Título: Não vai dar tempo
Autor: Alex Xavier
Sinopse: Parem as rotativas!, eu diria, chamando atenção ao novo livro do repórter Alex Xavier. Ou mandaria um garrafal URGENTE. O nó é que, no jornalismo, uma hora tudo acaba ficando datado. As rotativas andam mais enferrujadas que as latas velhas das nossas ridículas forças armadas. E numa era em que os algoritmos já sabem de manhã o que você vai jantar, nada mais é urgente. Tudo ficou – como pedem os diretores de redação – pra ontem. O que tem pra hoje? Ficção de pura polpa, baseada em fatos – mas qualquer semelhança é mera coincidência. Em cada conto deste livro, AX foi pautado para um perfil, uma crítica, uma matéria. Porém, o que os sapatos gastos do repórter trouxeram para você não cabe em nenhum veículo de imprensa. Imaginação fervilhante, estilo sagaz e ironia fina; sustos, risadas, eventualmente lágrimas. Narrativas breves que olham a notícia pelo avesso, bordadas com tanta criatividade que nenhum manual de redação aprovaria. Melhor assim. Afinal, nada menos datado do que a prosa de invenção.

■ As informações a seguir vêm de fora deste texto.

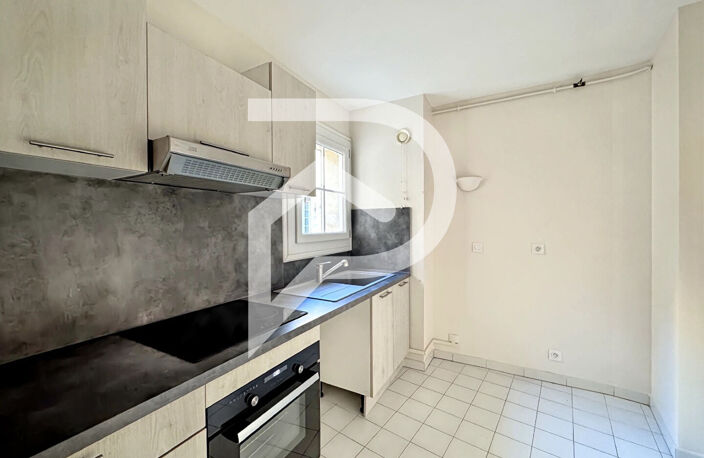 Appartement T3 Intra muros Avignon — photo 4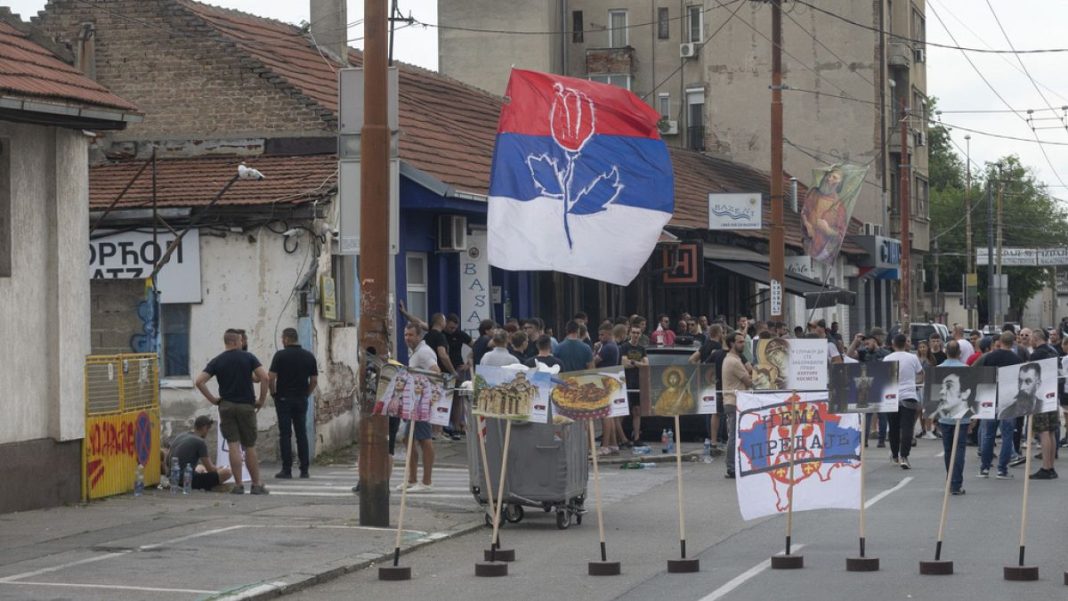 La apertura del puente de Ibar genera polémica en el norte de Kosovo
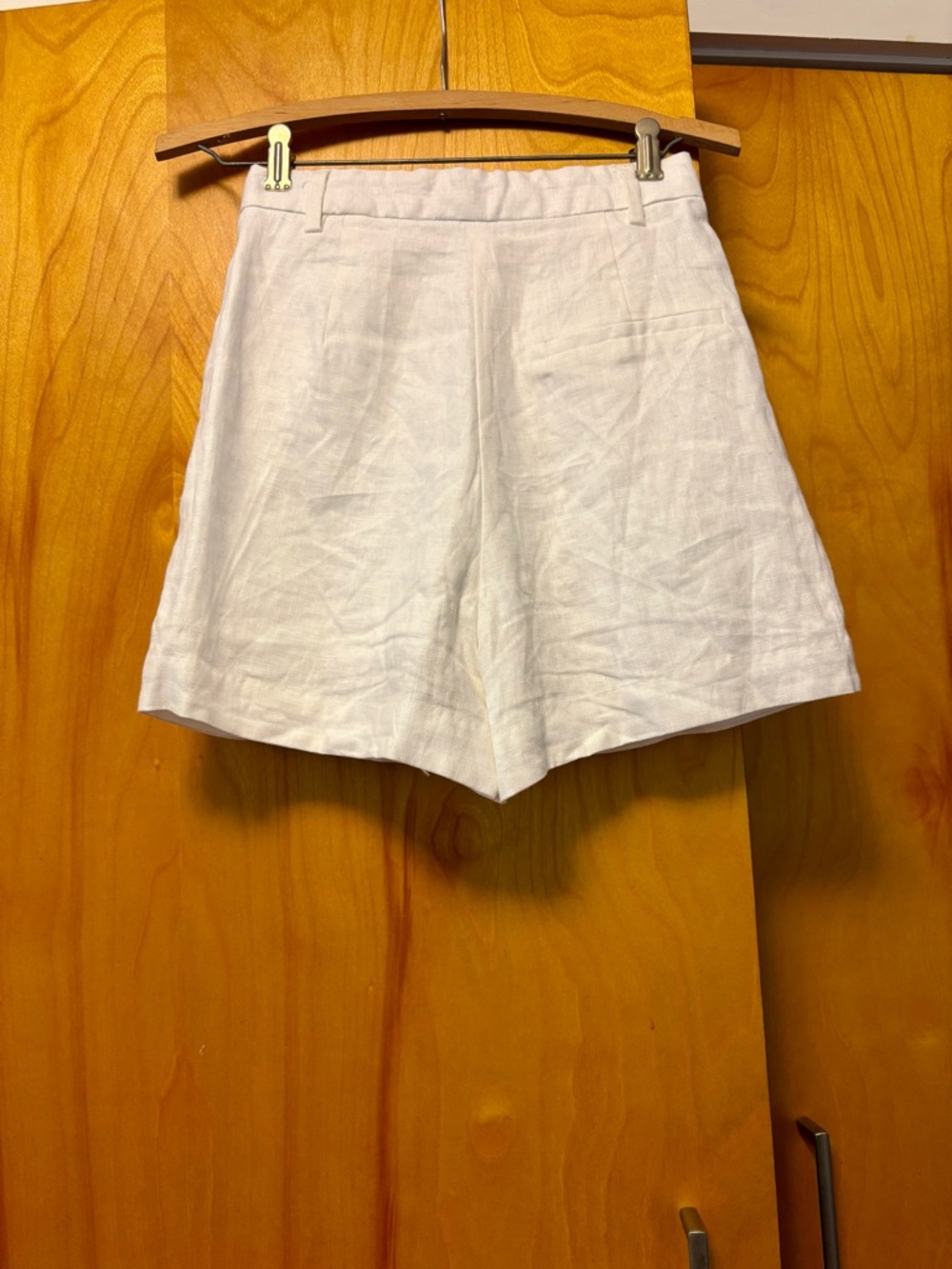 DISSH White Tailored Linen Shorts - Picture 3 of 6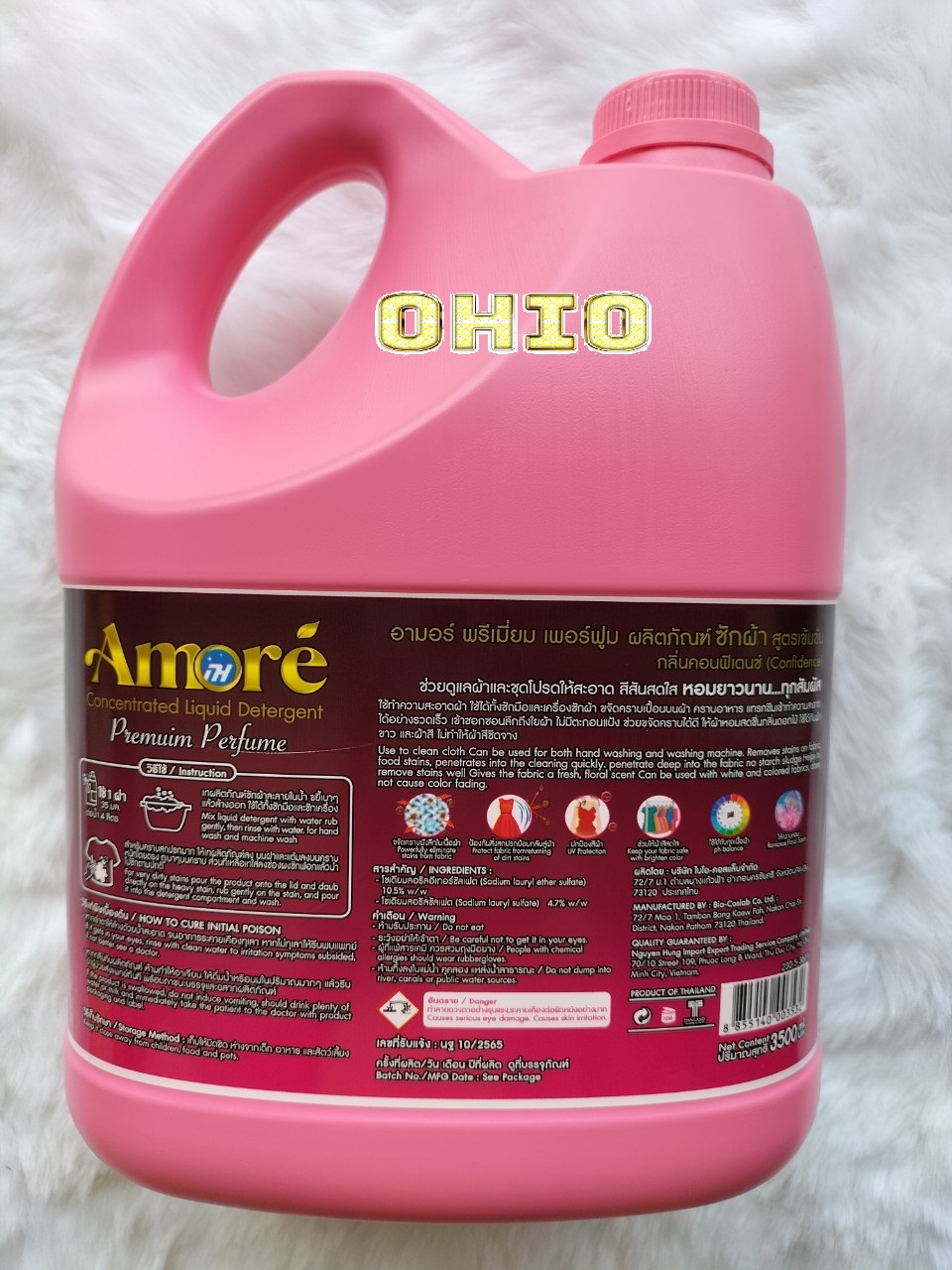 Nước giặt xã 6 in 1 Amore Thái lan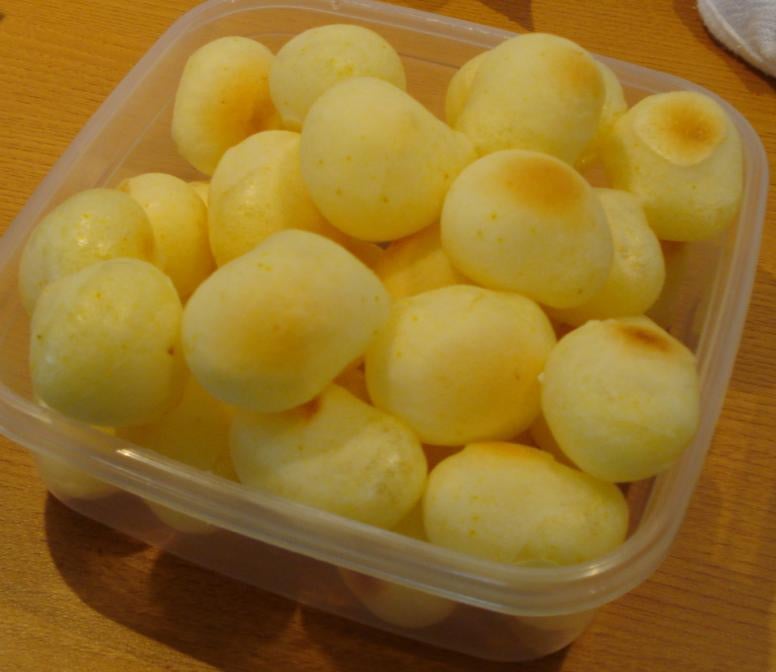 Pão de queijo com bastante queijo
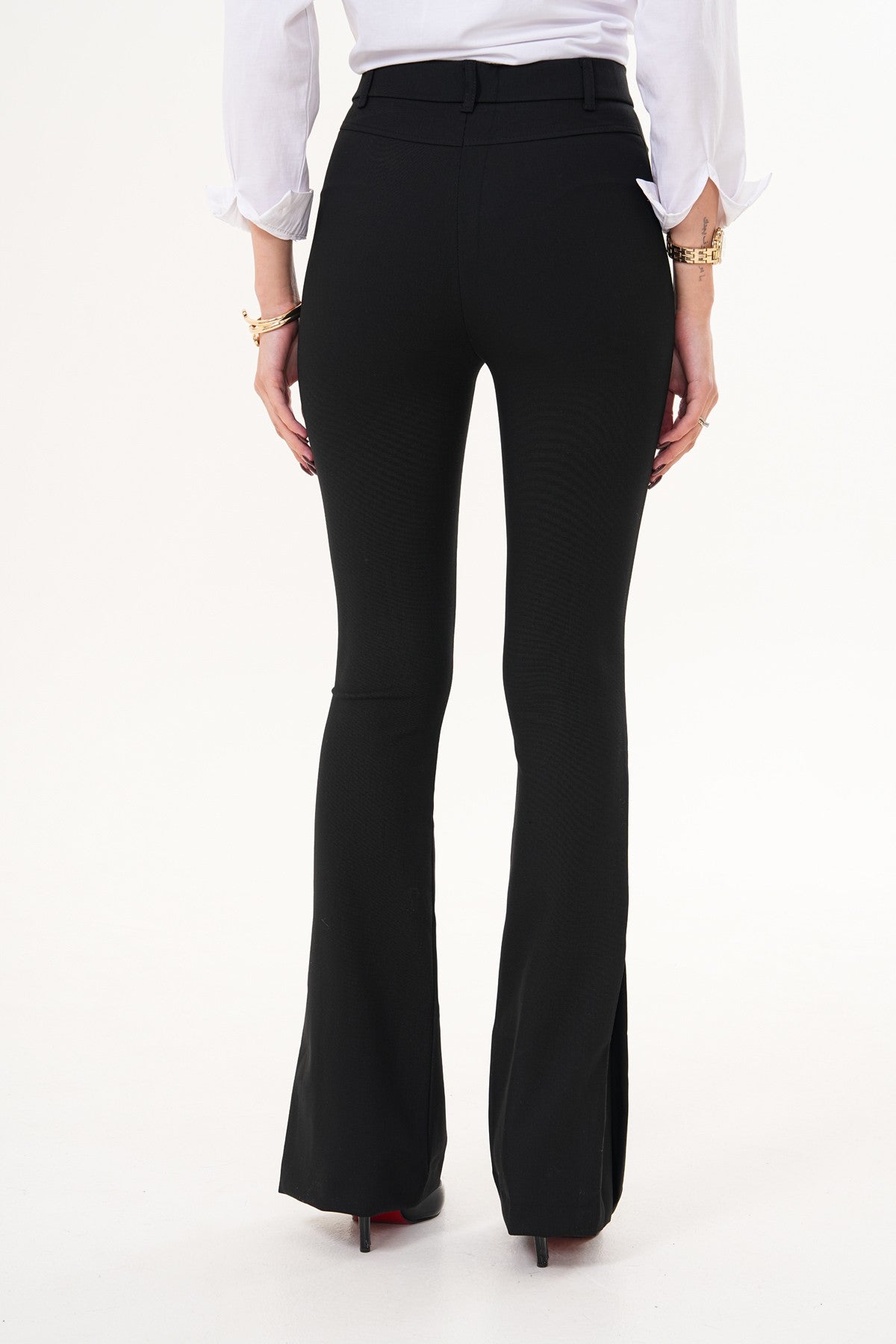 Siyah Dalgıç Kumaş Paça Yırtmaç Detaylı İspanyol Pantolon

Só a ficção nos salva. (Ronaldo Bressane)
Contexto da obra
Quando a classificação é mais ampla, o contexto do livro costuma depender ainda mais de autoria, tema e edição. “Não vai dar tempo”, de Alex Xavier, publicado pela editora Editora Patuá, em 2022 e com 120 páginas, integra a categoria Livros Variados. Por isso, autoria, edição e tema acabam tendo ainda mais peso na forma de apresentar o livro.
Editora: Editora Patuá
Páginas: 120
Ano: 2022
Edição:
Linguagem: português
ISBN: 6558642573
ISBN13: 9786558642572
Sobre a editora
Os livros da editora Editora Patuá costumam apresentar uma leitura que combina poesia e narrativa com uma linguagem que transita entre o lírico e o coloquial. A experiência de leitura frequentemente envolve uma densidade emocional marcada por temas como a busca por identidade, a memória afetiva e os conflitos internos, muitas vezes explorados em formatos que vão do poema ao conto e à crônica. O tom pode variar entre o melancólico e o irônico, com narrativas que ora se apoiam em uma escrita mais experimental e fragmentada, ora em um estilo mais direto e acessível. O catálogo sugere uma presença forte de vozes jovens e contemporâneas, além de obras que dialogam com questões sociais e existenciais, sem se prender a um único gênero ou ritmo.